- [What to do]:
1. For each statement about the Board of Elections swearing-in article, say yes or no as to whether it agrees with the article, and quote the article's deciding words exactly. (a) Three new members and four returning members were sworn in. (b) Amie Hoeber serves on the board as a Democrat. (c) The term of service runs until the first Monday of June 2027.
2. Write out the part of the Board of Elections swearing-in article that begins at the words "Three new members" and stops after the words "earlier this year.".

- [Excerpt to read]:

----

Editor’s note: This story was updated at 11:15 a.m. on June 6, 2023 to correct that two members of the Board of Elections are immigrants and three are the children of immigrants.
“I want all of you to know that your work is more critical now than ever,” former U.S. Congresswoman Connie Morella (R-Dist. 8) told the Montgomery County Board of Elections at its swearing-in ceremony Monday at Montgomery County in Germantown.
Morella addressed a packed crowd of Montgomery County politicians, officials and community members.
“I think you’ve sensed that we’ve faced disinformation and distrust of the literacy and the legitimacy of our elections,” Morella said. “Your work helps to eradicate this lack of faith in our electoral process.”
Three new members and four returning members were officially sworn-in to the Board of Elections at Monday’s ceremony after being nominated by Gov. Wes Moore (D) earlier this year.
The newly appointed board includes:
- David A. Naimon, President – Democrat
- Daniel A. Koroma, Vice President – Democrat
- Amie Hoeber, Secretary – Republican
- Keyna I. Anyiam, Member – Democrat
- Diane Nash Dillon, Member – Republican
- Margie Delao, Substitute Member – Democrat
- Alexander Vincent, Substitute Member – Republican
The term of service is four years, beginning the first Monday of June 2023 until the first Monday of June 2027.

----

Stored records

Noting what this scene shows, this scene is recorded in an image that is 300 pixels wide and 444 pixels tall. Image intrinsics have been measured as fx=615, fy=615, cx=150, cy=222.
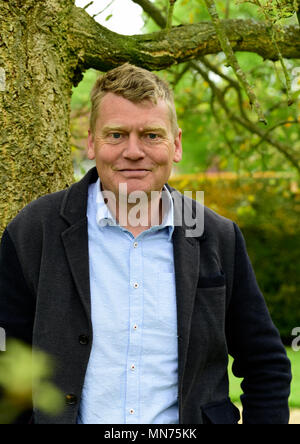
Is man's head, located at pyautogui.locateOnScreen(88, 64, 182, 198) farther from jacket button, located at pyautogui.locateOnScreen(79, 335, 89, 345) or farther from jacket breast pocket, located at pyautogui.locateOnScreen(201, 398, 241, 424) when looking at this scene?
jacket breast pocket, located at pyautogui.locateOnScreen(201, 398, 241, 424)

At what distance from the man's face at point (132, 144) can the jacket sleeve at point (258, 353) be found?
1.63 feet

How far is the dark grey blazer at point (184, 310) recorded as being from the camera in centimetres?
219

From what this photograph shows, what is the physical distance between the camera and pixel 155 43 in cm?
341

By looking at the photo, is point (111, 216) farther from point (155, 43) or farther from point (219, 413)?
point (155, 43)

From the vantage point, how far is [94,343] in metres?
2.19

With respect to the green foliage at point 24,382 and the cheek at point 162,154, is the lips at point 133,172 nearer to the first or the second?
the cheek at point 162,154

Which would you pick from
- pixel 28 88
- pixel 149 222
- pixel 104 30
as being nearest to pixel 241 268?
pixel 149 222

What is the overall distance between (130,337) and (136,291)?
169mm

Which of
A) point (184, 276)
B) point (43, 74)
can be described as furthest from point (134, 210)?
point (43, 74)

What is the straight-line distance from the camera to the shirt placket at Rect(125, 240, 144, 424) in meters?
2.18

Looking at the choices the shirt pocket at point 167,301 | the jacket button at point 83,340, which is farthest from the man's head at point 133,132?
the jacket button at point 83,340

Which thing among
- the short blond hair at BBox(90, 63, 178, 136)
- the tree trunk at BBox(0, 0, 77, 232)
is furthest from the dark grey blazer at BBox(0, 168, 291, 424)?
the tree trunk at BBox(0, 0, 77, 232)

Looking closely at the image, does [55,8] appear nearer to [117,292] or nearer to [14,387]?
[117,292]

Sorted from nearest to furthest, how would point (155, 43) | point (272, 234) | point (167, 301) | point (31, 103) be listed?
point (167, 301) < point (31, 103) < point (155, 43) < point (272, 234)
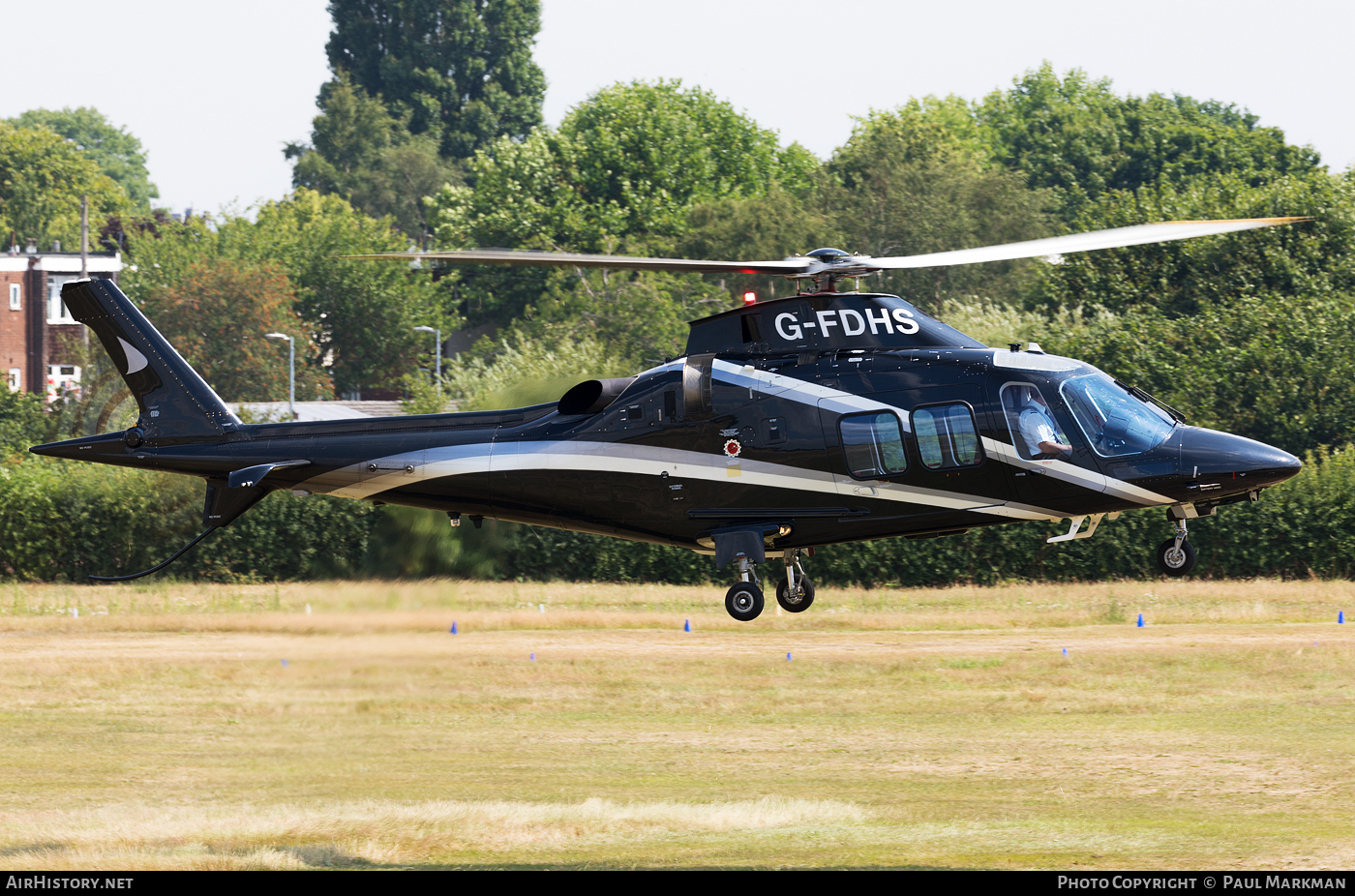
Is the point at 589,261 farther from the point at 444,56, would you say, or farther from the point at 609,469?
the point at 444,56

----

- [Expected outputs]:
1.
(a) Yes: "Three new members and four returning members were officially sworn-in to the Board of Elections"
(b) No: "Amie Hoeber, Secretary – Republican"
(c) Yes: "until the first Monday of June 2027"

2.
Three new members and four returning members were officially sworn-in to the Board of Elections at Monday’s ceremony after being nominated by Gov. Wes Moore (D) earlier this year.